Data excerpts.
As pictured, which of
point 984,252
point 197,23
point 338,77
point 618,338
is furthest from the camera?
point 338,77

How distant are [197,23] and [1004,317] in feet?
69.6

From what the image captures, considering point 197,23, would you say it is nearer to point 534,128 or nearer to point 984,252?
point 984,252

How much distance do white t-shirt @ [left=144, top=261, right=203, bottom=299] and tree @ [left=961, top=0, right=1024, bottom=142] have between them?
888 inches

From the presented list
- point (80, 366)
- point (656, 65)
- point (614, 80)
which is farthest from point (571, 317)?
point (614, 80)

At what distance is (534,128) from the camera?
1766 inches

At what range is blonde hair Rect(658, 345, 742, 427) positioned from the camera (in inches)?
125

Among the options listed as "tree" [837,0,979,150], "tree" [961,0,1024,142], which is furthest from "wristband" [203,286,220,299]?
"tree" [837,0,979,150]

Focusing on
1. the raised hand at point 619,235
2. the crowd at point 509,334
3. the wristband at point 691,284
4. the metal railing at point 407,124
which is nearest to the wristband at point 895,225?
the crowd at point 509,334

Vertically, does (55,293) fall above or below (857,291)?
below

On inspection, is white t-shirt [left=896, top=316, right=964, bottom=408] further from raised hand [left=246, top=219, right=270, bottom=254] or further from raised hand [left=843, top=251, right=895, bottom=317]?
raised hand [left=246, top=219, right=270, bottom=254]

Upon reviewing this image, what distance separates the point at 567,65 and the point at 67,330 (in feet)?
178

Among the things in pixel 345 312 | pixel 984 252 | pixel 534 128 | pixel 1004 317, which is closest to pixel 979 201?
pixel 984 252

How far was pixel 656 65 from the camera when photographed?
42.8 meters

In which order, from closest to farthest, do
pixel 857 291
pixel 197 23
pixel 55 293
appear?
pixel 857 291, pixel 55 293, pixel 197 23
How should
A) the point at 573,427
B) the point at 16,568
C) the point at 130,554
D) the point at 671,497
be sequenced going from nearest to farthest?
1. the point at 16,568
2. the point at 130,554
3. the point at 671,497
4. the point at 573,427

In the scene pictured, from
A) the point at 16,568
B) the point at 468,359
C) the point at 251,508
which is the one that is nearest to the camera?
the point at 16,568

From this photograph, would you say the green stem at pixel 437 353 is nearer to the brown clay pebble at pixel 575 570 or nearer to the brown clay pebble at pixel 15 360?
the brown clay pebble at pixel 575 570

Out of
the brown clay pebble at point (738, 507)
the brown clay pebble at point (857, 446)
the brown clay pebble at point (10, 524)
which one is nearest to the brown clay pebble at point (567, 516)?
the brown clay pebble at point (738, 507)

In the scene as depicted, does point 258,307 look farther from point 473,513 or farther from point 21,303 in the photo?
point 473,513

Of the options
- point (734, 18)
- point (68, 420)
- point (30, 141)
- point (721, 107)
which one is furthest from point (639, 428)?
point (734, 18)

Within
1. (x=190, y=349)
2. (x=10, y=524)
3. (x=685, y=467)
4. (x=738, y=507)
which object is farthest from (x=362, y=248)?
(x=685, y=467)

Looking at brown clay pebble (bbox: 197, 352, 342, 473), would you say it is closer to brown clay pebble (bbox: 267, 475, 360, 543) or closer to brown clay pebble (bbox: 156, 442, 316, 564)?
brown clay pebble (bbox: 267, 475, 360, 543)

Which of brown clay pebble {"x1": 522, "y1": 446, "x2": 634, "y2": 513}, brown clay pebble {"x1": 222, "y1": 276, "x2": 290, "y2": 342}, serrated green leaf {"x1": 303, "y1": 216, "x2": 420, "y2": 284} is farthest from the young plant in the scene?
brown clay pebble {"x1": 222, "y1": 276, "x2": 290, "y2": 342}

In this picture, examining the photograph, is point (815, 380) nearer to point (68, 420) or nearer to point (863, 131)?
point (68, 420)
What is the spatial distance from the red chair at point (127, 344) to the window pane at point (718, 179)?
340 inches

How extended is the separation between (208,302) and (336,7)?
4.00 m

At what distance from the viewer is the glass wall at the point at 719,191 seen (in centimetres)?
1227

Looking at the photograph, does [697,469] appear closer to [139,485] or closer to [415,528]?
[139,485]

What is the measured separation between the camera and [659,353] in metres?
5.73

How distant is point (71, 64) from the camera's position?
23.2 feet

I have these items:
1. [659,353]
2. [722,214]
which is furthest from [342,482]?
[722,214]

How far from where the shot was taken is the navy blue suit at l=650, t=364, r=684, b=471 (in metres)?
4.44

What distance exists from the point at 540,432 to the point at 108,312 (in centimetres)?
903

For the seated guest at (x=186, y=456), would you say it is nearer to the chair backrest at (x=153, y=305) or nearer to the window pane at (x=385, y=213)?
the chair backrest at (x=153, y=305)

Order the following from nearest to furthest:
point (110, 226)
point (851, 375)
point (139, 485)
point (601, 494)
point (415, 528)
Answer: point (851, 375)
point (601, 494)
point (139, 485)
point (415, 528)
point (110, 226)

Given instruction. Reproduce verbatim every line from the one containing "How distant is" through the final line of the rows, both included.

Finished answer.
How distant is point (71, 64) from the camera's position?
23.2 feet

I have these items:
1. [659,353]
2. [722,214]
which is furthest from [342,482]?
[722,214]

How far from where the shot was taken is the navy blue suit at l=650, t=364, r=684, b=471 (in metres)?
4.44

What distance exists from the point at 540,432 to the point at 108,312 (in centimetres)?
903

For the seated guest at (x=186, y=456), would you say it is nearer to the chair backrest at (x=153, y=305) or nearer to the window pane at (x=385, y=213)?
the chair backrest at (x=153, y=305)

Order the following from nearest to furthest:
point (110, 226)
point (851, 375)
point (139, 485)
point (601, 494)
point (415, 528)
Answer: point (851, 375)
point (601, 494)
point (139, 485)
point (415, 528)
point (110, 226)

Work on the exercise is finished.